Uno de los textos evangélicos que más me gustan es la curación del paralítico de Cafarnaún, que se encuentra en los tres evangelios sinópticos (Mt 9,1-8; Mc 2,112; Lc 5,17-26), por las grandes lecciones que de allí podemos deducir.
Ante todo veo un ejemplo magnífico de amistad humana. No todos se comportan como los portadores de la camilla, que viendo que no pueden llegar a Jesús hacer un agujero en el terrado para poder acercar su amigo a Jesús. Pero luego me parece muy importante e interesante la reacción de Jesús, que es lo que de verdad quiere enseñarnos: “Hijo, tus pecados te son perdonados”. Para Jesús es mucho más importante la sanación espiritual, moral, el perdón de los pecados, que la curación física. ¿Cuántos de nosotros daríamos más importancia a la sanación espiritual que a la curación física? Recuerdo una anécdota que leí en una vida de San Luis, rey de Francia, hablando con su ministro Joinville: “Qué preferirías, ¿hacer un pecado mortal o contraer la lepra?” El ministro le contestó que prefería cargarse con treinta pecados mortales antes que contraer la lepra. El rey se entristeció porque él si había entendido lo que era un pecado mortal.
La reacción de los escribas me parece normal. Es más fácil decir tus pecados quedan perdonado que decir y realizar una curación milagrosa. Por ello Jesús refrenda sus palabras de perdón de los pecados con la curación milagrosa, proclamando categóricamente que Él sí tiene poder para perdonar los pecado, poder del que hará partícipes a los apóstoles cuando les dice después de la resurrección: “Recibid el Espíritu Santo, a quienes les perdonéis los pecados, les quedan perdonados” (Jn 20,22-23) y que son la base escriturística principal del sacramento de la Penitencia.

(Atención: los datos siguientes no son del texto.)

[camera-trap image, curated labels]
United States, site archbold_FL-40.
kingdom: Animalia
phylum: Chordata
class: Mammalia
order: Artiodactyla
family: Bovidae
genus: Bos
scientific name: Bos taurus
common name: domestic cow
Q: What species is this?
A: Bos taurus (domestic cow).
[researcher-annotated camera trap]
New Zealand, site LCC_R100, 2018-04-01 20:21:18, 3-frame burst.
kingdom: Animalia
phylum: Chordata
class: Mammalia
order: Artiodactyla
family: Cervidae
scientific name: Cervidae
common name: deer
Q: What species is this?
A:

Ahora bien, sigo pensando que para buena parte de la gente, incluso de los fieles católicos, dan mucha más importancia a la curación física que a la curación moral. Es decir, nuestros criterios no coinciden con los criterios de Cristo. Y eso, no sólo en este punto, sino en muchísimos campos de la doctrina cristiana. Estos mismos días el semanario Der Spiegel ha publicado el resultado en Alemania del cuestionario que la Santa Sede envió a todas las diócesis del mundo con motivo del próximo Sínodo extraordinario. El 69% dice ser «católico» sin necesidad de aceptar los dogmas de la Iglesia. El 86% de los «católicos» alemanes aprueba el uso de anticonceptivos y, en Baviera, el 69% de los divorciados vueltos a casar comulgan habitualmente. La situación entre los jóvenes es aún peor. El cardenal Lehman ha asegurado que los obispos ya sabían cuál podía ser el resultado de la encuesta.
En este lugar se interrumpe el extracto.